Lafı fazla uzatmadan sözü üçüncü 'yanlışa' getirip bağlayalım. Bu yanlışın adresi Lefkoşa. Hatırlanacağı üzere 2006’dan 2017’ye kadar adada çözüm süreci canlı kaldı. Kıbrıs Türk ve Rum liderlikler müzakere masasında federasyon üzerinde kafa yordu. Bu arayış 2017’de İsviçre’de yarım kaldı. Ankara’nın bu gelişme ile ilgili tezi ‘siyasi eşitlik istemeyen Kıbrıs Rum tarafı çözüm kapısını kapattı’ şeklinde. Şayet bu resmi tezi kabul edecek olursak ortaya, şu ana dek Türkiye ve Kıbrıs Türk basınının sormaya çekindiği bir dizi önemli sorular çıkıyor: Ankara, Kıbrıs Rumlarının siyasi eşitlik istemediğini 2017 yılında mı kavradı? Şayet bu dönem öncesinde Lefkoşa’dan farklı yönde 'sinyaller' Ankara’ya ulaştıysa müzakereler 2017’ye dek neden sürdü? Crans Montana’nın son gecesinde müzakereler güvenlik ve garanti kısmına takıldığında Ankara’nın tavrı ne idi? 2003 yılında müzakere sürecine rağmen doğal gaz arama faaliyetlerini resmen başlatan Kıbrıs Rum tarafı karşısında Ankara’nın stratejisi neydi? 2000’li yıllar ile 2010’lu yıllarda Türkiye’nin bu konuda tepki göstermek dışında başka adımları oldu mu? Bu soruların adedi arttırılabilir. Ancak okuyucuyu fazla yormadan bu noktaya şu notu bırakalım: Muhataplarla beraber Ankara’nın Kıbrıs meselesindeki yalpalamaları olmasa bugün Doğu Akdeniz’de çok farklı bir gerçeklik tartışıyor olacaktık.

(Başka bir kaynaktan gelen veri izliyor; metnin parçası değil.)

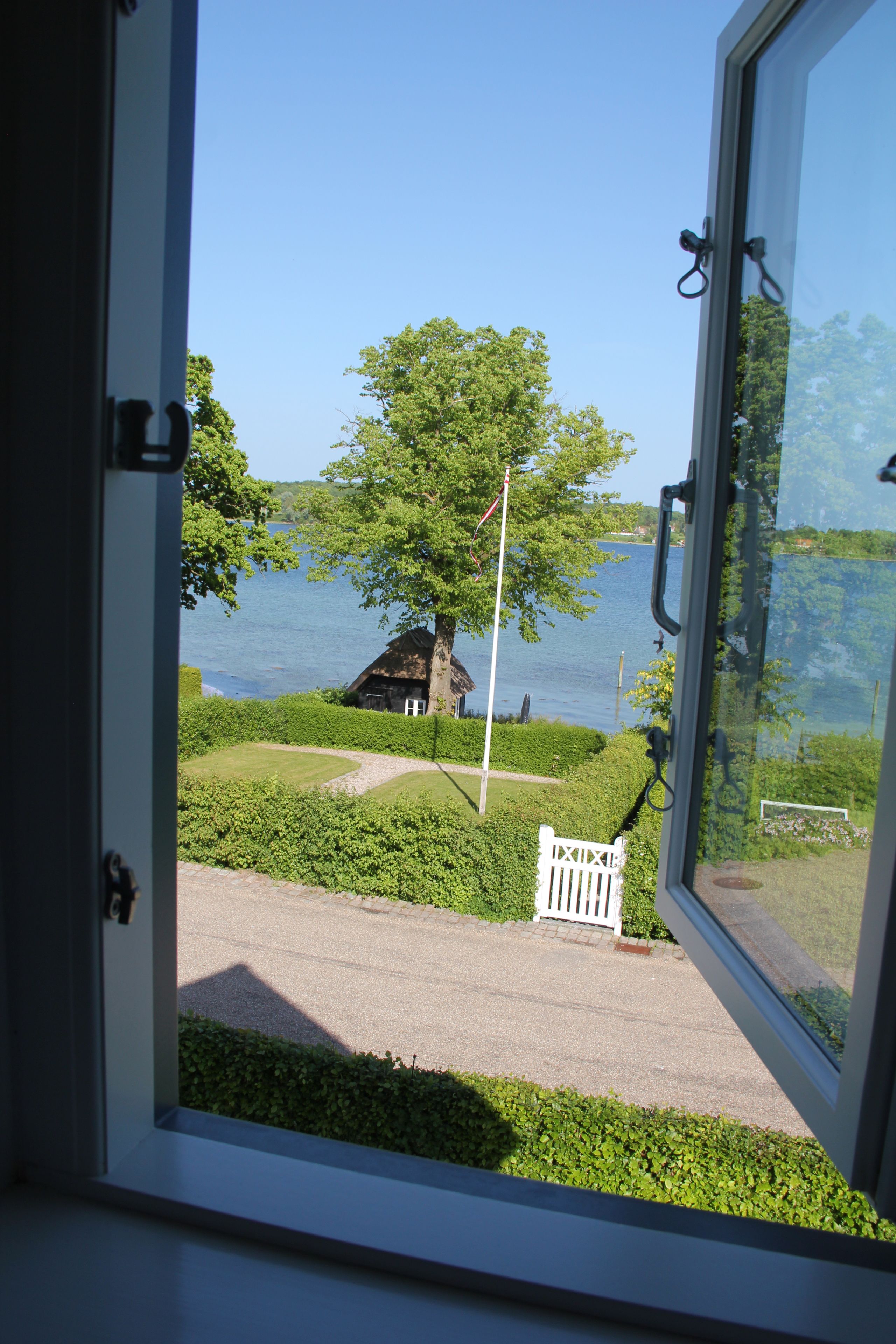 A view through a window of a house by a lake, with a flagpole and a white fence visible.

Toparlayalım. Ak Parti’nin iktidar yıllarında Türkiye açısından ne yazık ki Doğu Akdeniz’de 'üç yanlış bir doğruyu' götürdü. İlkin ideolojileştirilen, sonrasındaysa militerleştirilen diplomasi ülkemizi bölgede yalnız bıraktı. Aynı süreçte Türk-Yunan ilişkileri doğru şekilde yönetilemedi. Tüm bunlar yetmezmiş gibi de Kıbrıs sorunu çözümsüzlüğe mahkum kılındı.